La fría y cruel risa de Ryomen hizo eco en el salón de la casa del jefe de la aldea apenas iluminado por unas cuantas velas.

El miserable grupo de humanos que fueron llevados a rastras a ese salón, llorando en silencio tanto como temblaban, mantenían las cabezas sobre la madera del piso esperando que su ofrenda fuese aceptada porque ninguno, después de ver la forma en la que sus compañeros fueron reducidos a trozos de sangre y carne sin piedad, deseaba enfrentar el mismo destino.

Solo un niño muy pequeño vestido con ropas blancas de matrimonio (que fue puesto entre los pocos habitantes de la aldea y ese ser de cuatro brazos y dos rostros que seguía riendo con malicia) mantenía su grande y castaña mirada en lo alto, totalmente incapaz de entender todo lo que sucedía.

Aún así, aunque tenía miedo y se sentía diminuto, estaba seguro de algo: cualquier cosa que ese ser le hiciera sería mil veces mejor que enfrentarse de nuevo a lo que los hombres y mujeres que ahora no lo despreciaban, le habían hecho.

Apretó sus manos infantiles con nerviosismo cuando la cruel voz de esa maldición resonó en el lugar.

—En verdad son un montón de simios con agallas.

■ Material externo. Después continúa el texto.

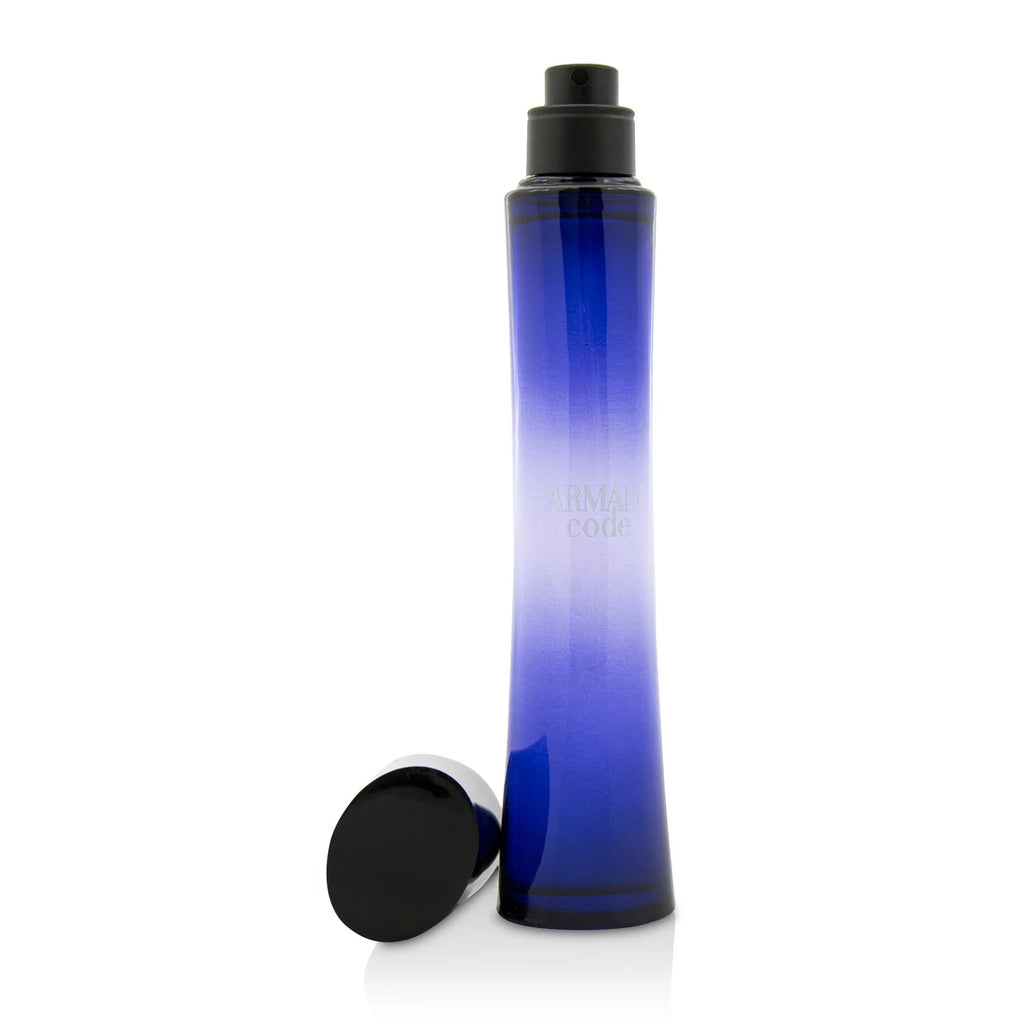 Eau De Parfum Spray 50ml S318890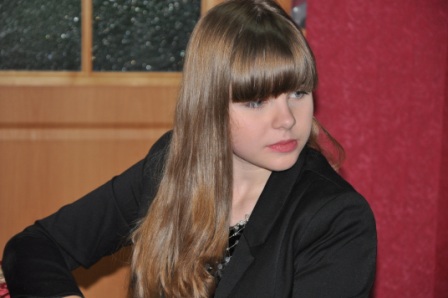 View prev photo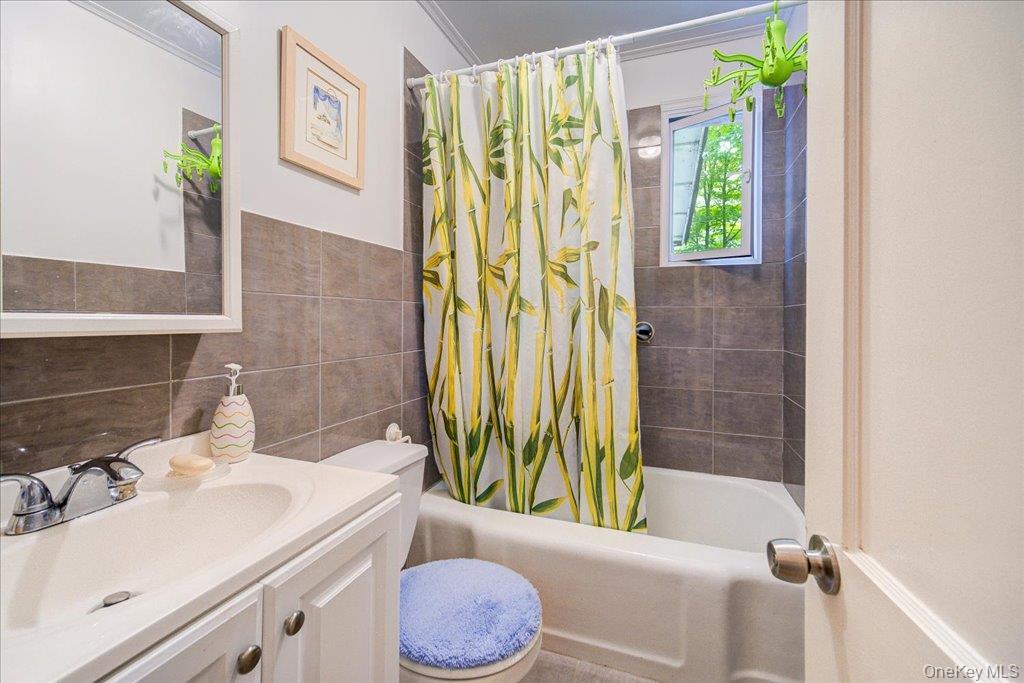 Single Family Nature Sullivan County, NY 12751, MLS-1008296-15
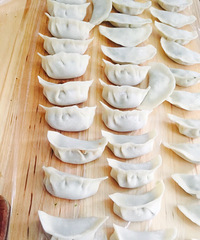 ����İ���ˮ��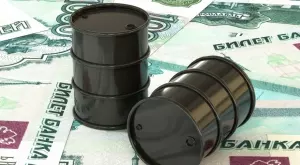 Цената на петрола продължава да расте - надхвърли 120 долара за барел 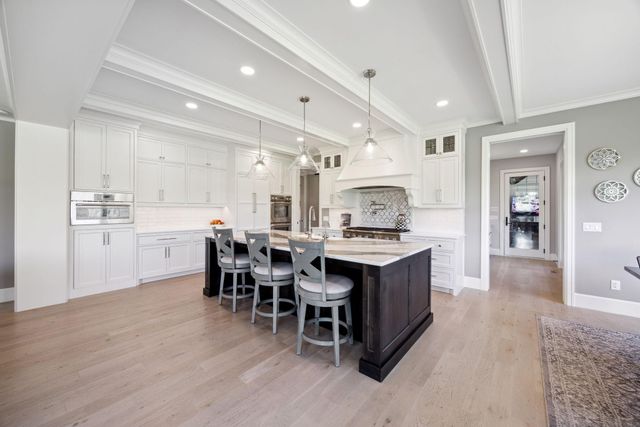 3175 Tuckborough Trail, Long Lake, MN 55356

Todos los humanos temblaron y gimieron como perros lastimados antes que su jefe se atreviera a hablar.

—¿Le-le complace su-su o-ofrenda?

El Rey de las Maldiciones volvió a reír como si en verdad disfrutara de aquello.

—Qué patética ofrenda. ¿Qué se supone que debo hacer con eso?

—… es-es su es-esposa...

—¿Dices que ese saco de pellejos es mi "esposa"?